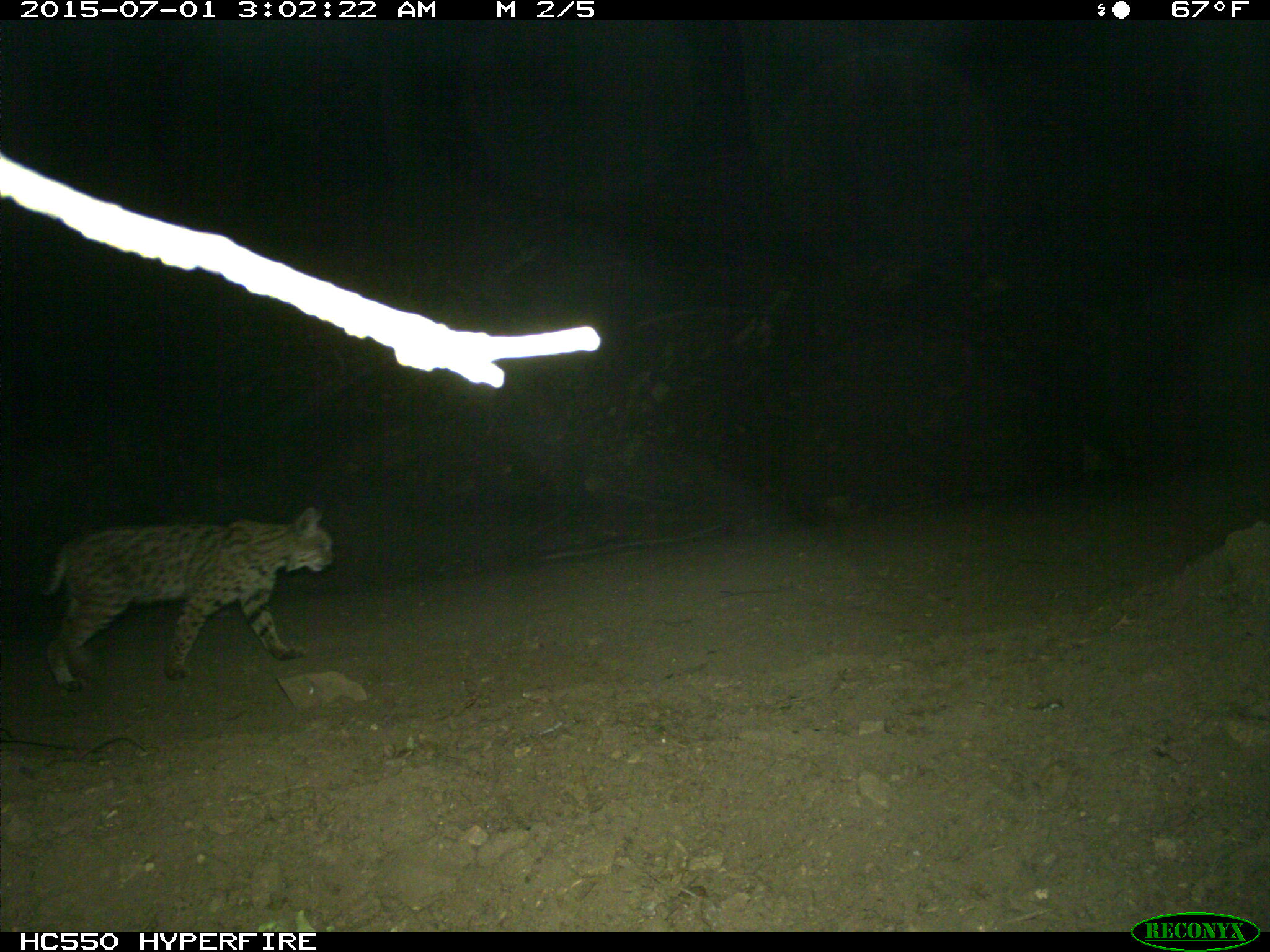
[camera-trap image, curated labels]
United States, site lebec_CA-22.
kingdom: Animalia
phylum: Chordata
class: Mammalia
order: Carnivora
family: Felidae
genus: Lynx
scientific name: Lynx rufus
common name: bobcat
Lynx rufus (bobcat).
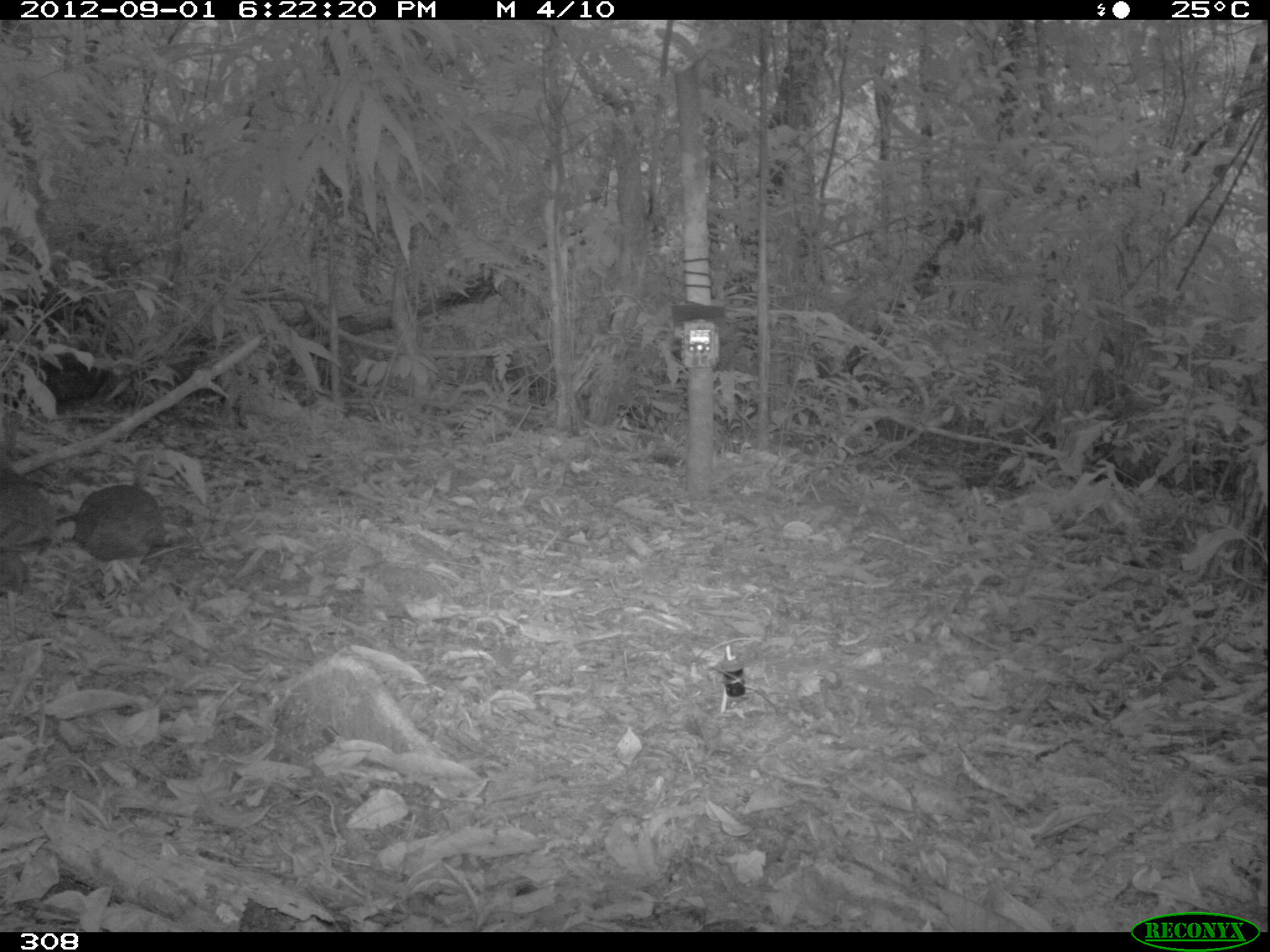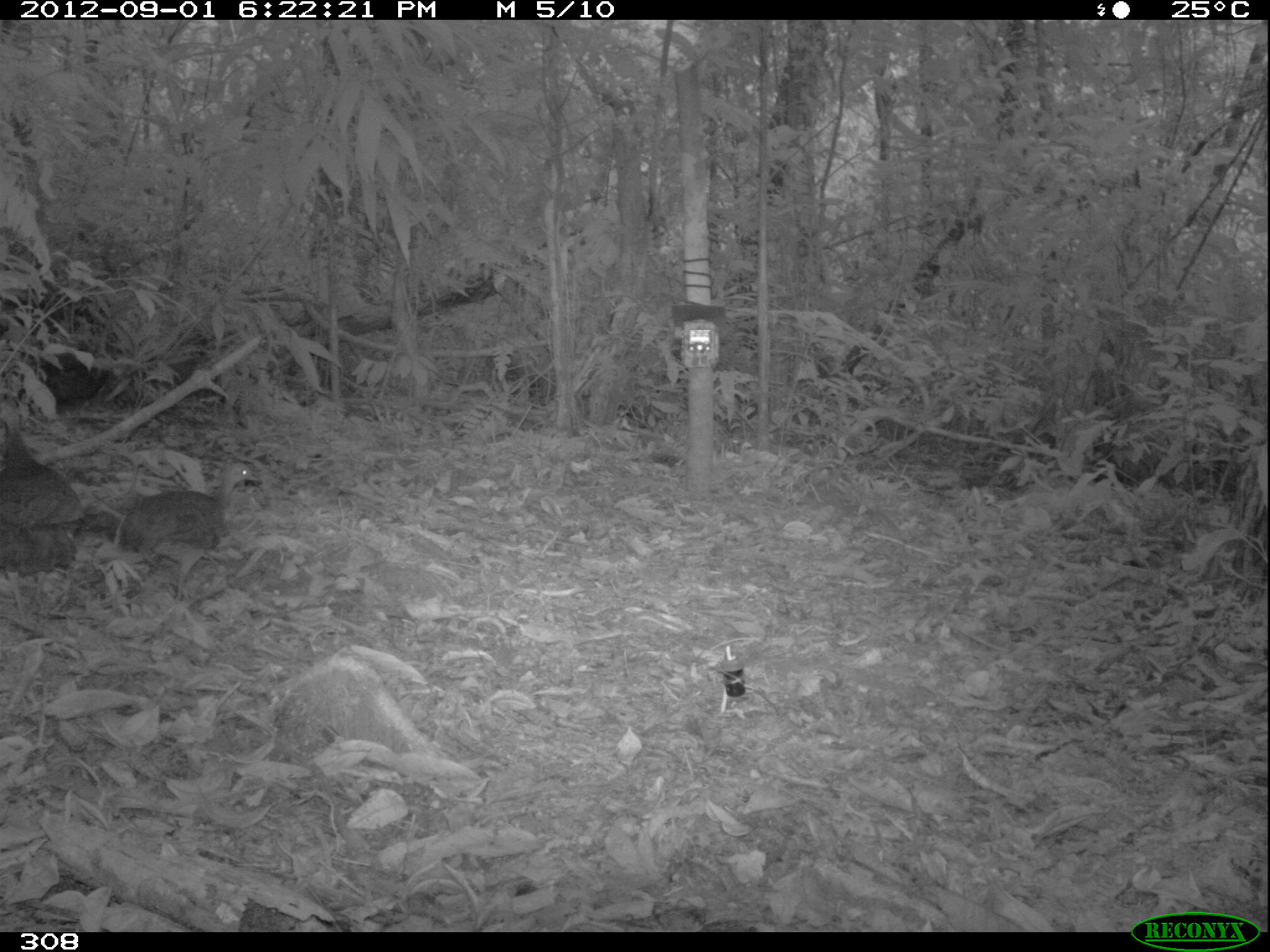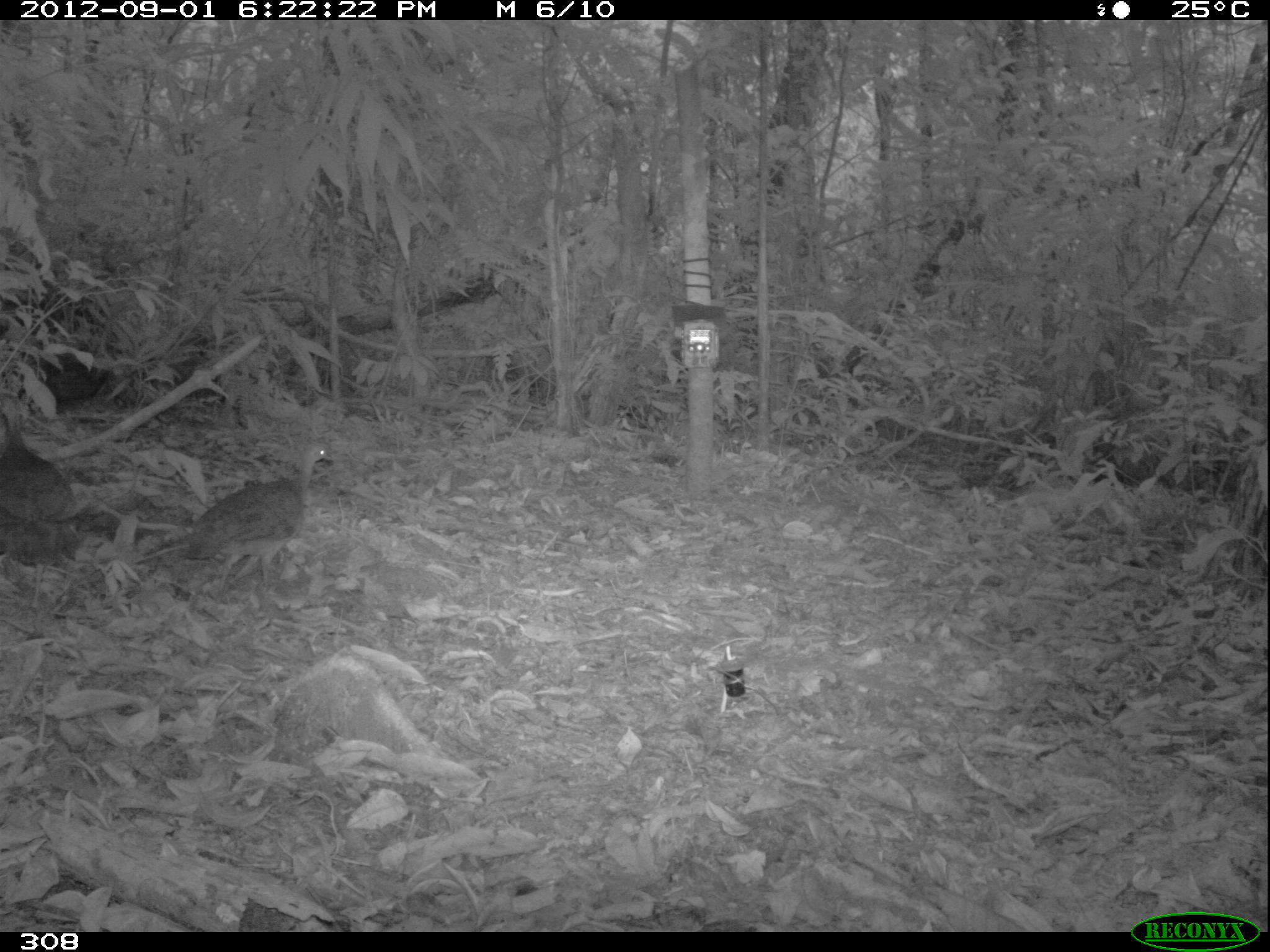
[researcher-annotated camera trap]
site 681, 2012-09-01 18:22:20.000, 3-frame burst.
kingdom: Animalia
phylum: Chordata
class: Aves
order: Galliformes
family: Phasianidae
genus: Alectoris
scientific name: Alectoris rufa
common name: red-legged partridge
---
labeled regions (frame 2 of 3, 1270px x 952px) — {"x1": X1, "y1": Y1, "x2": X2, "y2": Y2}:
alectoris rufa: {"x1": 26, "y1": 455, "x2": 261, "y2": 601}; {"x1": 1, "y1": 404, "x2": 86, "y2": 614}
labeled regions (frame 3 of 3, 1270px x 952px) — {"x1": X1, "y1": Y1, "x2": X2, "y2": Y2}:
alectoris rufa: {"x1": 180, "y1": 438, "x2": 332, "y2": 596}; {"x1": 0, "y1": 388, "x2": 80, "y2": 608}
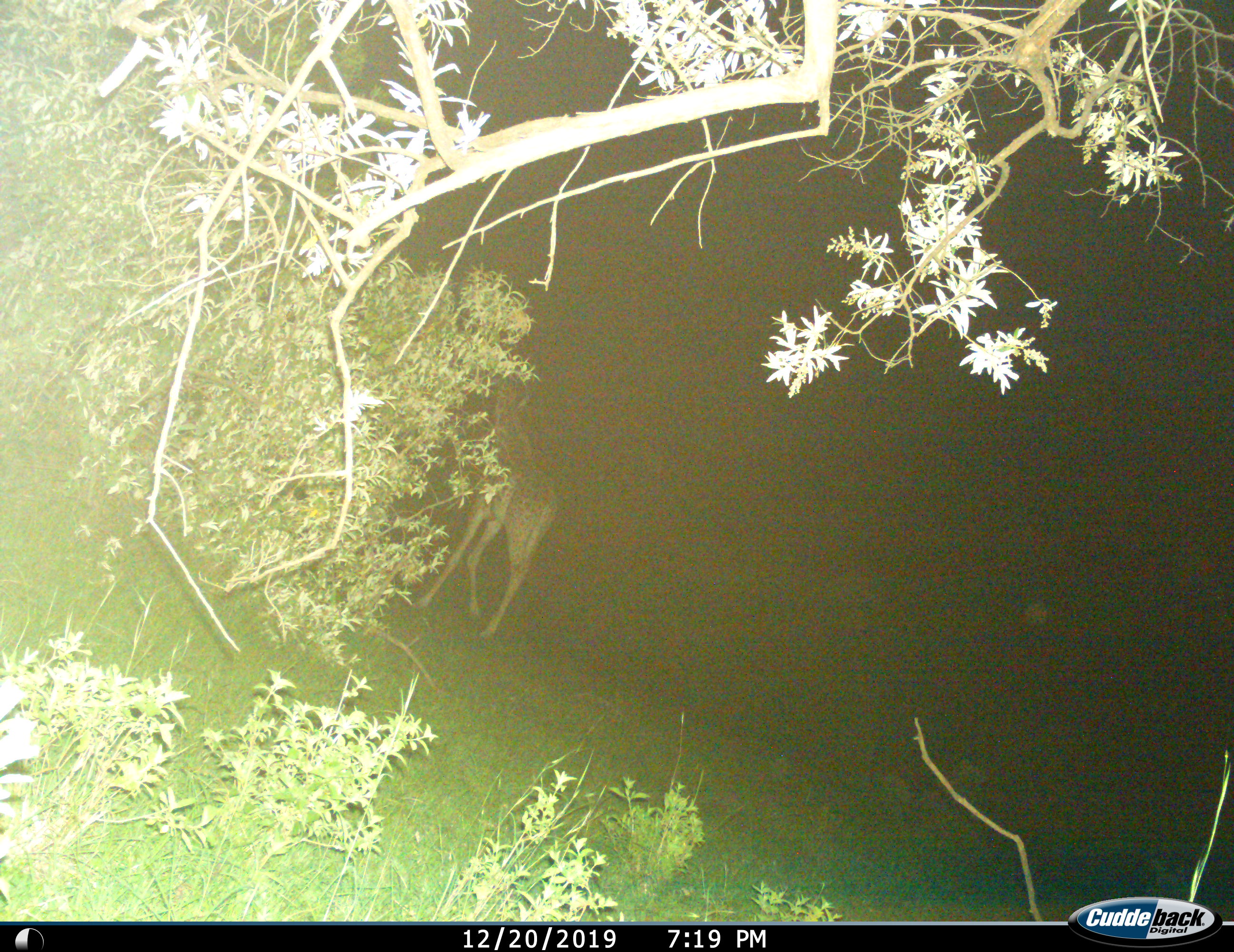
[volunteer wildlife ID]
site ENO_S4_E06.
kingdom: Animalia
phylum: Chordata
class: Mammalia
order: Artiodactyla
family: Giraffidae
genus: Giraffa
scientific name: Giraffa camelopardalis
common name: giraffe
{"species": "giraffe (Giraffa camelopardalis)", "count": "1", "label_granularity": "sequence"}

EXERCISE REQUIREMENTS |
Search the listing for the word "camelopardalis", and copy every line in which it is found.

COMPLETED TASK |
scientific name: Giraffa camelopardalis
{"species": "giraffe (Giraffa camelopardalis)", "count": "1", "label_granularity": "sequence"}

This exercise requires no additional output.